Our debate camps and other programs
lay the groundwork for statesmanship!
Teenage youth take readily to debate. And the benefits for them are numerous and broad. To see future benefits, see further below. For benefits that are in the here and now, see the following 7 “C”(s):–
Having to stand tall and make your case before a group, over and over again, instills the necessary feeling of leadership.
Having something worthy saying and organized properly breeds the desire and confidence to lead.
Grace under pressure and the process of reasoning with another, even with an opponent, is learnt.
The tyranny of time is brought home to the debater. Proper management of the clock both before and during debate is learnt, which, in turn, carries over to all manner of other non-debate pursuits.
Debate lends urgency, excitement and drama to the learning of communication skills. These skills–the art of public speaking–are taught not only with the view of winning points but also with the view of standing the student well in any situation where speaking is required. “Speed and spread” tactics–dropping arguments as fast as lips will move–are disallowed.

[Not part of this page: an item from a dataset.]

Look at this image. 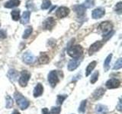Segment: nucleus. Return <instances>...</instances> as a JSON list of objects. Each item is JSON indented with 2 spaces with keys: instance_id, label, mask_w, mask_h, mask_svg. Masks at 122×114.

The layman’s listening ear is what to talk to.
Critical thinking is the prerequisite and gateway to leadership. It is also the overarching skill of good citizenship. Introduced, built upon, repeated and honed, it becomes second nature by the end of camp.
Debate is combat but the weapons are words. This form of competition tends to bring out what is best for the great many, not the few. History is replete with the value of this great institution.
“C” is also for college! The benefits of debate carry over into college as well. There is also a special added benefit that Statesman Debate ensures, namely, “College Study.”
Year after year, college admissions officers take great notice of students who have had debate instruction and experience.
Because Statesman Debate goes to great lengths to instill critical thinking on public issues, our high school debaters receive a strong head start on college study, especially in the social sciences. Indeed many of the major contending propositions of American statecraft and western, including US, history are laid before them. As such, this collection of propositions goes far beyond what the textbooks have to say. All manner of college research papers can come out of our briefings. Better still, the astute debater can build upon the camp experience and craft a superior college program.